DIRECTIVE A:
Answer these questions from the stock transactions note below:
(i) To how many shares did shareholders approve raising the authorized common stock in October 1999?
(ii) What is the strike price of the options for 292,000 shares issued in April 1999?
(iii) How many shares of common stock did the Company issue during 1999 on conversion of its Series C convertible preferred stock?
DIRECTIVE B:
Go on with the stock transactions note below, picking up right after its final sentence.

TEXT EXTRACT:
[start]
8. Common and Preferred Stock Transactions

1999 Transactions

In October 1999, the shareholders of the Company approved the increase in
the number of authorized shares of common stock from 60,000,000 to
80,000,000 and approved an increase in the number of shares of common stock
reserved for issuance under the 1997 Incentive and Non-Qualified Stock
Option Plan from 1,000,000 to 1,500,000.

In April 1999, the Company, under provisions of the 1997 Incentive and
Non-Qualified Stock Option Plan, issued options to employees, directors and
other key personnel for the purchase of 292,000 shares of common stock. The
options are exercisable over a ten-year period and will expire on April 16,
2009. The options will vest in four annual installments of 25% each on
April 16, 2000, 2001, 2002 and 2003, respectively. The options are
exercisable at a strike price of $1.25 per share, which represents the
closing market value of the common stock on the date the options were
awarded. In addition, the Company, under provisions of the 1997 Incentive
and Non-Qualified Stock Option Plan, issued options for the purchase of
20,000 shares of common stock which are exercisable over a ten-year period
and vest in four annual installments of 25% each, at exercise prices
ranging from $ 1.25 to $ 2.09.


F-12



Pharmos Corporation
Notes to Consolidated Financial Statements

During 1999, the Company issued 1,346,124 shares of common stock upon
conversion of its Series C convertible preferred stock. These transactions
completed the conversion of the Series C convertible preferred stock,
leaving no preferred stock outstanding at December 31, 1999.
[end]
INFORMATION SUPPLIED:
[start]
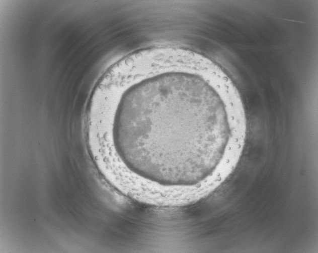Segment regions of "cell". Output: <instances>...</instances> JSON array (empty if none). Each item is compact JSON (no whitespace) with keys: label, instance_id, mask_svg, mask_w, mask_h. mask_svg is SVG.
<instances>
[{"label":"cell","instance_id":"cell-1","mask_svg":"<svg viewBox=\"0 0 318 253\" xmlns=\"http://www.w3.org/2000/svg\"><path fill=\"white\" fill-rule=\"evenodd\" d=\"M241 127L219 90L186 67L128 88L116 110L113 139L118 156L136 175L161 185L191 186L215 173L220 164L210 151L227 152Z\"/></svg>","mask_w":318,"mask_h":253}]
</instances>
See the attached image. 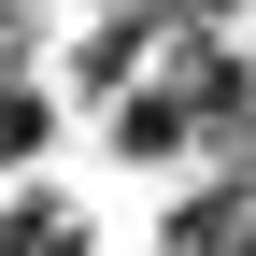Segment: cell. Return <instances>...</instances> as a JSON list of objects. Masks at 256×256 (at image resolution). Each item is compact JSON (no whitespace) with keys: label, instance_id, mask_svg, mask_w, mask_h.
[end]
RIGHT ANSWER A:
(i) 80,000,000 shares
(ii) $1.25 per share
(iii) 1,346,124 shares

RIGHT ANSWER B:
In connection with the issuances of the Series A, B and C convertible
preferred stock, the Company was required to recognize, in its earnings per
share ("EPS") calculation, the value of the conversion discount as a
dividend to the preferred stockholders. The dividend has been recognized in
the EPS calculation on a pro rata basis over the period beginning with
issuance to the earliest date that conversion can occur. The Company
recorded a preferred stock dividend of $ 0 and $642,648 for the years ended
December 31,1999 and 1998, respectively, on the outstanding shares of
convertible preferred stock in connection with the conversion discount.

During 1999, under terms of the Credit Agreement, the Company issued
4,128,165 shares of its Common Stock and warrants to purchase 348,495
shares of its Common Stock to the Investor for consideration of $5,250,803,
net of fees. The warrants have exercise prices ranging from $ 1.41 to $
2.38 per share and expire by December 2002.

The Company issued warrants to purchase 8,000 shares of its common stock as
compensation to a consultant. The warrants were immediately exercisable,
have an exercise price of $ 1.19 per share and expire by December 2004.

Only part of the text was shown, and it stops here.